Отмеченные парадоксы революционной ситуации легко разрешаются в случае, если мы отказываемся от теории классово-сознательной, рационально-политической детерминированности революции. В конце концов именно высокие требования к политической сознательности пролетариата сыграли с Лениным злую шутку, не позволив ему вовремя распознать в февральских событиях 1917 г. начинавшуюся революцию. Дать верную оценку январско-февральским дням ему помешало то же, что имело место и в июле 1914 г., а именно – преобладание стихийных процессов над организованными. Надо сказать, что эти обстоятельства ввели в заблуждение многих профессиональных революционеров-современников. В феврале 1917 г. в Петрограде царил хаос: разгоравшееся в хлебных «хвостах» возмущение обывателей приводило к разгрому лавок, мука и хлеб при этом уничтожались, разбрасывались по улице. Помимо хлебных и мясных лавок, громили ювелирные магазины, а освобождению первых перешедших на сторону восставших солдат-павловцев из Петропавловской крепости предшествовал разгром толпой спиртоочистительного завода на Александровском проспекте.

Помимо безусловно присутствующих в нем политических мотивов, играющих мотивационную роль, революционный энтузиазм имеет и психофизическую природу, обеспечивающую движительные функции, связанную с определенными изменениями индивидуального и коллективного сознания, ломающую привычные поведенческие практики обывателей, изменяющую их представления о структурах повседневности и их значении (понижение значимости традиционных форм повседневной жизни и возрастание роли новой революционной реальности), в силу чего в действиях значительной части общества начинают проявляться признаки архаичного бунтарства. В. П. Булдаков на материале 1917 г. убедительно показал скрытую, психофизиологическую природу революции, имевшую явные признаки психопатологии[92 - См.: Булдаков В. П. Красная смута. Природа и последствия революционного насилия. М., 1997; Он же. Хаос и этнос: Этнические конфликты в России, 1917–1918 гг. Условия возникновения, хроника, комментарий, анализ. М., 2011.]. В современной историографии революции 1917 г. – в исследованиях Ц. Хасегавы, В. И. Мусаева и некоторых других авторов – отмечается разгул преступности под революционными лозунгами. Хулиганские формы поведения, стихийно вспыхивавшие акты насилия, порой основанные на слухах и фобиях, не позволяли идейным современникам июльских дней 1914 г. охарактеризовать переживаемый период в качестве революционной ситуации[93 - См.: Мусаев В. И. Преступность в Петрограде в 1917–1921 гг. и борьба с ней. СПб., 2001; Hasegawa Ts. Crime and Punishment in the Russian Revolution. Mob Justice and Police in Petrograd. Harvard University Press, 2017; Аксенов В. Б. Слухи и страхи петроградцев и москвичей в 1917 году // Социальная история: Ежегодник, 2004. М., 2005. С. 163–200.].

Примечательно, что если в среде социал-демократов и последующих марксистских историков стихийные акции протеста, выливавшиеся в криминальные формы, не рассматривались в качестве революционных актов, то либеральная научная общественность, наоборот, усматривала в этом истинную физиономию революции. Член ЦК октябристов А. А. Столыпин (брат убитого премьер-министра) писал в 1913 г. в статье о рабочих забастовках: «для таких не поддающихся учету и измерению величин, как настроение людской массы, должно существовать и другое, более тонкое мерило, чем мертвый язык статистики», относя к этому мерилу «запах революционной атмосферы» – «политический психоз»[94 - Новое время. 1913. 28 сентября.].

→ ЧТО СДЕЛАТЬ:
• 1. Сократите абзац фрагмента о революции, начинающийся словами «Примечательно, что если», и сохраните его основные факты.
• 2. Дословно воспроизведите отрывок фрагмента о революции со слов «Примечательно, что если» вплоть до слов «время. 1913. 28 сентября.].» включительно.

Сохранённые записи данных:
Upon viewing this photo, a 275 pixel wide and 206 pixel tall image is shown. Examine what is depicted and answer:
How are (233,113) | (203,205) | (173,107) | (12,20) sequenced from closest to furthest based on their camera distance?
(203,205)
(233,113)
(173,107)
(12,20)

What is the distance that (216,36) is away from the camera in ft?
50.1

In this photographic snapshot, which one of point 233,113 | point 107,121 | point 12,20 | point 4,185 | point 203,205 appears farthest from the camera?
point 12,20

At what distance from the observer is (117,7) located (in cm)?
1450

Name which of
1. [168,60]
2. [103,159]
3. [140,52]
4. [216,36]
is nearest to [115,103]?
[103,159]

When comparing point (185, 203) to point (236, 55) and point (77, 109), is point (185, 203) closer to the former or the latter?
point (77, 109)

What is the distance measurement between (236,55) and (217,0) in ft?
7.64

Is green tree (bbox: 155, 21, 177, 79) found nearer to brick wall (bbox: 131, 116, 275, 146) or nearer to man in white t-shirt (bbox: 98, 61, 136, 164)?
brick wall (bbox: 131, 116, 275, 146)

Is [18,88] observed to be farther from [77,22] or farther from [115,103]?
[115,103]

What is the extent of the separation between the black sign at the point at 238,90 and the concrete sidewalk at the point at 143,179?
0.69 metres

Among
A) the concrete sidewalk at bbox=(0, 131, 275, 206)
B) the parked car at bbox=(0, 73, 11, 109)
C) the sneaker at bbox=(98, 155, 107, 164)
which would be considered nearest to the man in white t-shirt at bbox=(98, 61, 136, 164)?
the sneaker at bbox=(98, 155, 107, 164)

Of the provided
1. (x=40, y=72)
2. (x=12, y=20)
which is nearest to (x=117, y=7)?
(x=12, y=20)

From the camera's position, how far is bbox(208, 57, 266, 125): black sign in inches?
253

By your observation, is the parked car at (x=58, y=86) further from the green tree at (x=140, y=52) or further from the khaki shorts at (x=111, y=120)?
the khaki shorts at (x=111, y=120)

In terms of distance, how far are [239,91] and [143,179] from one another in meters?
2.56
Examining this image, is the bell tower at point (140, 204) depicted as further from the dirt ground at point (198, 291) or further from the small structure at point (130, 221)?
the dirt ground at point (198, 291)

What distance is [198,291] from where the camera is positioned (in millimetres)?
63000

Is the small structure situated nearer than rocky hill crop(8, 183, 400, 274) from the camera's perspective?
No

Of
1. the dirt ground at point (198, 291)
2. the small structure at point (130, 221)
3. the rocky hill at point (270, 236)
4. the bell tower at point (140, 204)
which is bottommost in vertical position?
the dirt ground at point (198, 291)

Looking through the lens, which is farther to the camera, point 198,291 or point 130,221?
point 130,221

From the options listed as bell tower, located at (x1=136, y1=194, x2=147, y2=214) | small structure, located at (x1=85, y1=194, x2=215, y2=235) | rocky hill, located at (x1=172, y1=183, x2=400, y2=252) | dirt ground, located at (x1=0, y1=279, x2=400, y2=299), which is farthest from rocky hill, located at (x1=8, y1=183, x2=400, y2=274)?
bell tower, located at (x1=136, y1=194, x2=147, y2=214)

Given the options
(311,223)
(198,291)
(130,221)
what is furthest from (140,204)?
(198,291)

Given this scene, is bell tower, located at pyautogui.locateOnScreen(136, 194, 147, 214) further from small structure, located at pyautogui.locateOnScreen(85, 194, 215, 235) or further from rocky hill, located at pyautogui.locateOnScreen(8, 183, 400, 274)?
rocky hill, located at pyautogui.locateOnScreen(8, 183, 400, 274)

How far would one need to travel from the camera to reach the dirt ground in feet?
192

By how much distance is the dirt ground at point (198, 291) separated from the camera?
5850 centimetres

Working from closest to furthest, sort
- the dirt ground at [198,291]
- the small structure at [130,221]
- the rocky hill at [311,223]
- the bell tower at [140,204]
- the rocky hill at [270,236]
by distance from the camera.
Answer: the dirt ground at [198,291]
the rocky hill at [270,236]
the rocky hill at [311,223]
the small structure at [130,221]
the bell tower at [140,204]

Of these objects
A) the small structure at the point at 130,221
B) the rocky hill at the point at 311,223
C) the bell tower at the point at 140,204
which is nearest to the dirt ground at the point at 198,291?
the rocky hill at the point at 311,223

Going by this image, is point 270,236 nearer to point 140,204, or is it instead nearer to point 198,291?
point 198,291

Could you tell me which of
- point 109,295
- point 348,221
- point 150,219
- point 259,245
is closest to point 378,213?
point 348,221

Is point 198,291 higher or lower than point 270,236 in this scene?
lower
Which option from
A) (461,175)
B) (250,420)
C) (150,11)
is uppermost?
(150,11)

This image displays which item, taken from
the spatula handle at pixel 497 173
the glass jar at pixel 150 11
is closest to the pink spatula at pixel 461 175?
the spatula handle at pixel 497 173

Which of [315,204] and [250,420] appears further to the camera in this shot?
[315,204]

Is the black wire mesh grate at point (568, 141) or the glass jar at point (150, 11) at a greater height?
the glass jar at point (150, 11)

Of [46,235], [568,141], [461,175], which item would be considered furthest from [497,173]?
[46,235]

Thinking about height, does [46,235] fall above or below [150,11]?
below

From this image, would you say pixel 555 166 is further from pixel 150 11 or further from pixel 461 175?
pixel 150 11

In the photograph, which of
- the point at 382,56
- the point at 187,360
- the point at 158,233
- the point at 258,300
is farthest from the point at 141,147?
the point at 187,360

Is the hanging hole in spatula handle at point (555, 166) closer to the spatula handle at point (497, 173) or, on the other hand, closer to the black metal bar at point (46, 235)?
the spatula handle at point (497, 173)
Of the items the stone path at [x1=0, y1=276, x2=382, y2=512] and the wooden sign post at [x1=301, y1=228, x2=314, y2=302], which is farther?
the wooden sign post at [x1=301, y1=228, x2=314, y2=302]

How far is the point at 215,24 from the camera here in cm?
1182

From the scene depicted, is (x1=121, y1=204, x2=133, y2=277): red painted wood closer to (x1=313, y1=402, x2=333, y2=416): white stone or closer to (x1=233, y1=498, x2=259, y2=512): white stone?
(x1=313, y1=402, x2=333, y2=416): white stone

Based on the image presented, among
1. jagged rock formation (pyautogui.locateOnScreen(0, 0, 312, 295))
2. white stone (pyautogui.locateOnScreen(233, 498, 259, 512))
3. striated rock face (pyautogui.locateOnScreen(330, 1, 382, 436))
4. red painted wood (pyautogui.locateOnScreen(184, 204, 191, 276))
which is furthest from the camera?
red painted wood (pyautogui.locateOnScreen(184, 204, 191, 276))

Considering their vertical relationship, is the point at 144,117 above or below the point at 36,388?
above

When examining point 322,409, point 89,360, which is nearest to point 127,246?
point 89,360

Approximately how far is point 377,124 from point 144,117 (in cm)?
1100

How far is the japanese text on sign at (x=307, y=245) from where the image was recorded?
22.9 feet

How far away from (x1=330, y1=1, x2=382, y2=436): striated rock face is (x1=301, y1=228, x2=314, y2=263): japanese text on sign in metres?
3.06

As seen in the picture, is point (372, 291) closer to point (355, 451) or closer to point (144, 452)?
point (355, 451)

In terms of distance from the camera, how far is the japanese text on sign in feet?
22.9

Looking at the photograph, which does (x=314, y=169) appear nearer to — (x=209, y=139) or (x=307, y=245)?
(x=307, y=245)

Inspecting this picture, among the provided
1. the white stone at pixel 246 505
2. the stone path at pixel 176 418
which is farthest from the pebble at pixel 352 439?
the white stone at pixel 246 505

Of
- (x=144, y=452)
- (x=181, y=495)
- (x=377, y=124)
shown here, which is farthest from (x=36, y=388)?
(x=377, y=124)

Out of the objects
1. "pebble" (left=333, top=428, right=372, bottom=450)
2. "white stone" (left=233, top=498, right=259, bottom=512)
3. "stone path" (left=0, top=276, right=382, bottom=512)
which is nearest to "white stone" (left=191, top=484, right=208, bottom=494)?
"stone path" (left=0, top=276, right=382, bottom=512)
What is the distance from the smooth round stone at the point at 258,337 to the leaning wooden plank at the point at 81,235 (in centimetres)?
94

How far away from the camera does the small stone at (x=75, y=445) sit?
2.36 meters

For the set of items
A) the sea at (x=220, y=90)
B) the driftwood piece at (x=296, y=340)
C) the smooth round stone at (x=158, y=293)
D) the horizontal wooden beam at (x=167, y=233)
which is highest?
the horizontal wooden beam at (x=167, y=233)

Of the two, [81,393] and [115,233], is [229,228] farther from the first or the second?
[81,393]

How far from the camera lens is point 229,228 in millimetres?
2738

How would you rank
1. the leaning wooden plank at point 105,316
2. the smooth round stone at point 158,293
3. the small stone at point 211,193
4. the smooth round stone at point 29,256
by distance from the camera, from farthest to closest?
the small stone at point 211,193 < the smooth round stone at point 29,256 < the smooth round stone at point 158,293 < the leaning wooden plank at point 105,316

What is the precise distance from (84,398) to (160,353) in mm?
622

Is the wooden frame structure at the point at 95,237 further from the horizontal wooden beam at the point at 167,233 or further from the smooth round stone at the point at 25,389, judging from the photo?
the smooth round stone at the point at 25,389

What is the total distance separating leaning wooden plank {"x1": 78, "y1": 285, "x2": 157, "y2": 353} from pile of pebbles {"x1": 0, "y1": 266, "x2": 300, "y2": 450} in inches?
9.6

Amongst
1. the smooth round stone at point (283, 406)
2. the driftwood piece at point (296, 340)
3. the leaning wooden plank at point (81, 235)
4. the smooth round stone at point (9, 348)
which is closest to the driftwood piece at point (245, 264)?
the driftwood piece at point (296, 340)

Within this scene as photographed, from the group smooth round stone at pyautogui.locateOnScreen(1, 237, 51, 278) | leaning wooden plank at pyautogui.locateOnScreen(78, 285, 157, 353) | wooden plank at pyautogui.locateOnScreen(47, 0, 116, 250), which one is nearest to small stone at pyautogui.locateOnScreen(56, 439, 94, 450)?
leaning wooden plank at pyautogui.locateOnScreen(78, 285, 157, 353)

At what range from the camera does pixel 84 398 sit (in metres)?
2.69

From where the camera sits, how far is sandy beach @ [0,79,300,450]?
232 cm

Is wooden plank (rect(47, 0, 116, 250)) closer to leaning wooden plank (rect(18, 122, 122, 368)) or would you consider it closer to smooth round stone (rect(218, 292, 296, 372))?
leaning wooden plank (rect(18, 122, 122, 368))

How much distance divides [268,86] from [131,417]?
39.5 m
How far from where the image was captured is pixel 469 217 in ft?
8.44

→ ОТВЕТЫ:
• 1. Социал-демократы и позднейшие марксистские историки не считали революционными актами стихийные протесты, выливавшиеся в криминальные формы. Либеральная научная общественность, напротив, видела в них истинное лицо революции. Член ЦК октябристов А. А. Столыпин, брат убитого премьер-министра, в 1913 г. писал в статье о рабочих забастовках: настроение массы нельзя измерить статистикой, для него нужно более тонкое мерило. Таким мерилом он называл «запах революционной атмосферы», то есть «политический психоз».

• 2.
Примечательно, что если в среде социал-демократов и последующих марксистских историков стихийные акции протеста, выливавшиеся в криминальные формы, не рассматривались в качестве революционных актов, то либеральная научная общественность, наоборот, усматривала в этом истинную физиономию революции. Член ЦК октябристов А. А. Столыпин (брат убитого премьер-министра) писал в 1913 г. в статье о рабочих забастовках: «для таких не поддающихся учету и измерению величин, как настроение людской массы, должно существовать и другое, более тонкое мерило, чем мертвый язык статистики», относя к этому мерилу «запах революционной атмосферы» – «политический психоз»[94 - Новое время. 1913. 28 сентября.].